Taupe Hat Systems

05/21/06

Friends don't let friends use IIS for webapps

Filed under: Main — me @ 03:32:57 pm

In my various travails as an ed-tech person, one of the things that has been a recurring theme (aside from poorly-written software ) or perhaps related to same, is the preponderance of educationally-oriented webapps being written for IIS and .NET. There are a number of problems I have with this.

[More:]

  • Poor standards compliance. I have yet to see a dynamically-generated IIS page that was remotely close to being W3C compliant.
  • Browser incompatibility. If your site requires ActiveX, you've just arbitrarily limited visitors to people using MSIE on Windows. Given the notorious diversity of platforms found in your typical K12 environment, this is a really dumb thing to do. Setting aside ActiveX, .NET pages tend overwhelmingly to work better on IE/Win than any other platform or browser.
  • Market realities. Microsoft is unlikely to try and fix the above, as it would be contrary to their business interests to make life better for people not using their software. I'm not necessarily trying to criticize them for this, but it's a point worth considering. The only thing that will change them is more people using alternative browsers and platforms and demanding better support. So far, their response to this demand has been tepid at best.
  • Programmers. Ask yourself if this pattern seems familiar: someone comes up with a great idea for a web-based application, and decides for various reasons to do it on .NET. A hiring call goes out and results in a group of relatively green programmers, but they do a decent job of getting the project off the ground. Sometime near the second round of major debug, a sizable chunk of the best programmers leave the project for greener pastures. The people left tend to be less creative or capable, and just as apt to create bugs as fix them. This is a pattern I've seen in .NET programs on several occasions - not to say that it's unique to the language, but it is certainly more prevalent. My guess is that this is because .NET jocks are often hired straight out of college, and the ones that are good quickly move on to better development environments (or much bigger organizations).

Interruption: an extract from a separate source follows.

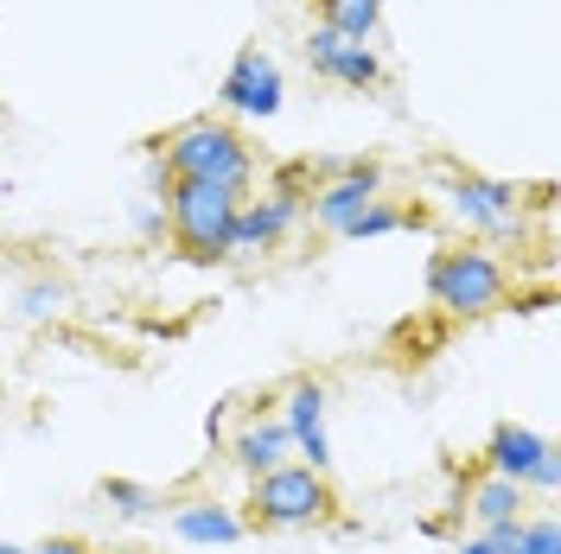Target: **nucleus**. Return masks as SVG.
<instances>
[{"instance_id":"obj_1","label":"nucleus","mask_w":561,"mask_h":554,"mask_svg":"<svg viewBox=\"0 0 561 554\" xmlns=\"http://www.w3.org/2000/svg\"><path fill=\"white\" fill-rule=\"evenodd\" d=\"M153 166L167 178H192V185H224V192H243L255 185V147L243 140V128H230L224 115H192L179 122L167 140H153Z\"/></svg>"},{"instance_id":"obj_2","label":"nucleus","mask_w":561,"mask_h":554,"mask_svg":"<svg viewBox=\"0 0 561 554\" xmlns=\"http://www.w3.org/2000/svg\"><path fill=\"white\" fill-rule=\"evenodd\" d=\"M427 300L454 319H485L511 307V268L485 243H447L427 255Z\"/></svg>"},{"instance_id":"obj_3","label":"nucleus","mask_w":561,"mask_h":554,"mask_svg":"<svg viewBox=\"0 0 561 554\" xmlns=\"http://www.w3.org/2000/svg\"><path fill=\"white\" fill-rule=\"evenodd\" d=\"M339 510V497H332V478L313 472V465H300V459H287L275 472H262V478H249V529H268V535H300V529H319V522H332Z\"/></svg>"},{"instance_id":"obj_4","label":"nucleus","mask_w":561,"mask_h":554,"mask_svg":"<svg viewBox=\"0 0 561 554\" xmlns=\"http://www.w3.org/2000/svg\"><path fill=\"white\" fill-rule=\"evenodd\" d=\"M160 205H167V236L185 249V262H230V223H237L243 192L173 178L160 192Z\"/></svg>"},{"instance_id":"obj_5","label":"nucleus","mask_w":561,"mask_h":554,"mask_svg":"<svg viewBox=\"0 0 561 554\" xmlns=\"http://www.w3.org/2000/svg\"><path fill=\"white\" fill-rule=\"evenodd\" d=\"M440 210L454 217L472 243H517L524 236V192L491 173H447Z\"/></svg>"},{"instance_id":"obj_6","label":"nucleus","mask_w":561,"mask_h":554,"mask_svg":"<svg viewBox=\"0 0 561 554\" xmlns=\"http://www.w3.org/2000/svg\"><path fill=\"white\" fill-rule=\"evenodd\" d=\"M485 472L491 478H511V485L536 490V497H556L561 490V452L549 434H536V427H524V420H497L485 440Z\"/></svg>"},{"instance_id":"obj_7","label":"nucleus","mask_w":561,"mask_h":554,"mask_svg":"<svg viewBox=\"0 0 561 554\" xmlns=\"http://www.w3.org/2000/svg\"><path fill=\"white\" fill-rule=\"evenodd\" d=\"M217 108L224 115H243V122H275L280 108H287V70H280L275 51L243 45L230 58V70L217 77Z\"/></svg>"},{"instance_id":"obj_8","label":"nucleus","mask_w":561,"mask_h":554,"mask_svg":"<svg viewBox=\"0 0 561 554\" xmlns=\"http://www.w3.org/2000/svg\"><path fill=\"white\" fill-rule=\"evenodd\" d=\"M300 223H307V192H294V185H268L262 198H243L237 223H230V262H255V255L280 249Z\"/></svg>"},{"instance_id":"obj_9","label":"nucleus","mask_w":561,"mask_h":554,"mask_svg":"<svg viewBox=\"0 0 561 554\" xmlns=\"http://www.w3.org/2000/svg\"><path fill=\"white\" fill-rule=\"evenodd\" d=\"M307 70H313L319 83H339V90H383L389 83V65L377 45H357V38L332 33V26H307Z\"/></svg>"},{"instance_id":"obj_10","label":"nucleus","mask_w":561,"mask_h":554,"mask_svg":"<svg viewBox=\"0 0 561 554\" xmlns=\"http://www.w3.org/2000/svg\"><path fill=\"white\" fill-rule=\"evenodd\" d=\"M325 408H332V395H325V382H313V377H300L280 395L287 447H294L300 465H313V472H332V427H325Z\"/></svg>"},{"instance_id":"obj_11","label":"nucleus","mask_w":561,"mask_h":554,"mask_svg":"<svg viewBox=\"0 0 561 554\" xmlns=\"http://www.w3.org/2000/svg\"><path fill=\"white\" fill-rule=\"evenodd\" d=\"M370 198H383V166H377V160H357V173L319 178L313 192H307V217H313L325 236H345Z\"/></svg>"},{"instance_id":"obj_12","label":"nucleus","mask_w":561,"mask_h":554,"mask_svg":"<svg viewBox=\"0 0 561 554\" xmlns=\"http://www.w3.org/2000/svg\"><path fill=\"white\" fill-rule=\"evenodd\" d=\"M167 529H173L179 549H230V542H243L249 522L237 504H217V497H185L167 510Z\"/></svg>"},{"instance_id":"obj_13","label":"nucleus","mask_w":561,"mask_h":554,"mask_svg":"<svg viewBox=\"0 0 561 554\" xmlns=\"http://www.w3.org/2000/svg\"><path fill=\"white\" fill-rule=\"evenodd\" d=\"M224 452L237 459V472H243V478H262V472H275V465H287V459H294L280 415H249L243 427L224 440Z\"/></svg>"},{"instance_id":"obj_14","label":"nucleus","mask_w":561,"mask_h":554,"mask_svg":"<svg viewBox=\"0 0 561 554\" xmlns=\"http://www.w3.org/2000/svg\"><path fill=\"white\" fill-rule=\"evenodd\" d=\"M454 510H459V517H472L479 529H491V522H524L529 517V490L511 485V478H491V472H479L472 485L459 490Z\"/></svg>"},{"instance_id":"obj_15","label":"nucleus","mask_w":561,"mask_h":554,"mask_svg":"<svg viewBox=\"0 0 561 554\" xmlns=\"http://www.w3.org/2000/svg\"><path fill=\"white\" fill-rule=\"evenodd\" d=\"M103 510L115 522H160L167 517V504H160V490L153 485H140V478H103Z\"/></svg>"},{"instance_id":"obj_16","label":"nucleus","mask_w":561,"mask_h":554,"mask_svg":"<svg viewBox=\"0 0 561 554\" xmlns=\"http://www.w3.org/2000/svg\"><path fill=\"white\" fill-rule=\"evenodd\" d=\"M319 26L357 38V45H377V33H383V0H319Z\"/></svg>"},{"instance_id":"obj_17","label":"nucleus","mask_w":561,"mask_h":554,"mask_svg":"<svg viewBox=\"0 0 561 554\" xmlns=\"http://www.w3.org/2000/svg\"><path fill=\"white\" fill-rule=\"evenodd\" d=\"M421 210L415 205H396V198H370V205L357 210V223H351L339 243H383V236H396V230H415Z\"/></svg>"},{"instance_id":"obj_18","label":"nucleus","mask_w":561,"mask_h":554,"mask_svg":"<svg viewBox=\"0 0 561 554\" xmlns=\"http://www.w3.org/2000/svg\"><path fill=\"white\" fill-rule=\"evenodd\" d=\"M65 307H70V287L58 275H33V280H20V293H13V319L20 325H51Z\"/></svg>"},{"instance_id":"obj_19","label":"nucleus","mask_w":561,"mask_h":554,"mask_svg":"<svg viewBox=\"0 0 561 554\" xmlns=\"http://www.w3.org/2000/svg\"><path fill=\"white\" fill-rule=\"evenodd\" d=\"M517 554H561V529H556L549 510H542V517H524V542H517Z\"/></svg>"},{"instance_id":"obj_20","label":"nucleus","mask_w":561,"mask_h":554,"mask_svg":"<svg viewBox=\"0 0 561 554\" xmlns=\"http://www.w3.org/2000/svg\"><path fill=\"white\" fill-rule=\"evenodd\" d=\"M128 223H135L140 243H167V205H160V198H135Z\"/></svg>"},{"instance_id":"obj_21","label":"nucleus","mask_w":561,"mask_h":554,"mask_svg":"<svg viewBox=\"0 0 561 554\" xmlns=\"http://www.w3.org/2000/svg\"><path fill=\"white\" fill-rule=\"evenodd\" d=\"M20 554H96L83 535H45V542H33V549H20Z\"/></svg>"},{"instance_id":"obj_22","label":"nucleus","mask_w":561,"mask_h":554,"mask_svg":"<svg viewBox=\"0 0 561 554\" xmlns=\"http://www.w3.org/2000/svg\"><path fill=\"white\" fill-rule=\"evenodd\" d=\"M479 535H485L491 549H511V554H517V542H524V522H491V529H479Z\"/></svg>"},{"instance_id":"obj_23","label":"nucleus","mask_w":561,"mask_h":554,"mask_svg":"<svg viewBox=\"0 0 561 554\" xmlns=\"http://www.w3.org/2000/svg\"><path fill=\"white\" fill-rule=\"evenodd\" d=\"M454 554H511V549H491L485 535H459V542H454Z\"/></svg>"},{"instance_id":"obj_24","label":"nucleus","mask_w":561,"mask_h":554,"mask_svg":"<svg viewBox=\"0 0 561 554\" xmlns=\"http://www.w3.org/2000/svg\"><path fill=\"white\" fill-rule=\"evenodd\" d=\"M0 554H20V549H13V542H0Z\"/></svg>"},{"instance_id":"obj_25","label":"nucleus","mask_w":561,"mask_h":554,"mask_svg":"<svg viewBox=\"0 0 561 554\" xmlns=\"http://www.w3.org/2000/svg\"><path fill=\"white\" fill-rule=\"evenodd\" d=\"M108 554H135V549H108Z\"/></svg>"}]
</instances>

My take on .NET is that it's useful for two things: quickly and easily moving windows apps to network apps that work on windows and masquerade as web apps, and for prototyping. On the other hand, I've done prototyping in Dreamweaver using php/mysql, and it's pretty darn easy.

At any rate, the last thing in the world you should be doing is trying to write anything web-based on .NET that's intended to go into production in diverse environments - it simply isn't cut out for it, unless you can afford a very big and very skilled staff. Since the big selling point of .NET is that it's supposed to be easy to get off the ground with - MS conveniently fails to mention its weaknesses in maintainability - most organizations doing .NET work are neither big nor wealthy, and are doomed to either sink (in the private sector) or cause havoc and lots of extra work (in the public sector).

One last note. I live in Oregon. Here, we're blessed with an incredible surfiet of really good programmers who specialize in working with PHP, Apache, Linux, etc., all of which results from the location of OSDL in Beaverton, an excellent CS program at OSU, and the "halo effect" of having Linus Torvalds living here. Anyone claiming that FOSS programmers are hard to find or expensive in Oregon is too busy eating Microsoft's FUD to see what's right in front of them.

Moral of the story: If you're thinking of offering a webapp to schools using IIS/.NET, don't!

Comments, Pingbacks

  1. Here you go again talking about things you don't understand. Microsoft will live forever. Believe me, the Republicans won't let it die!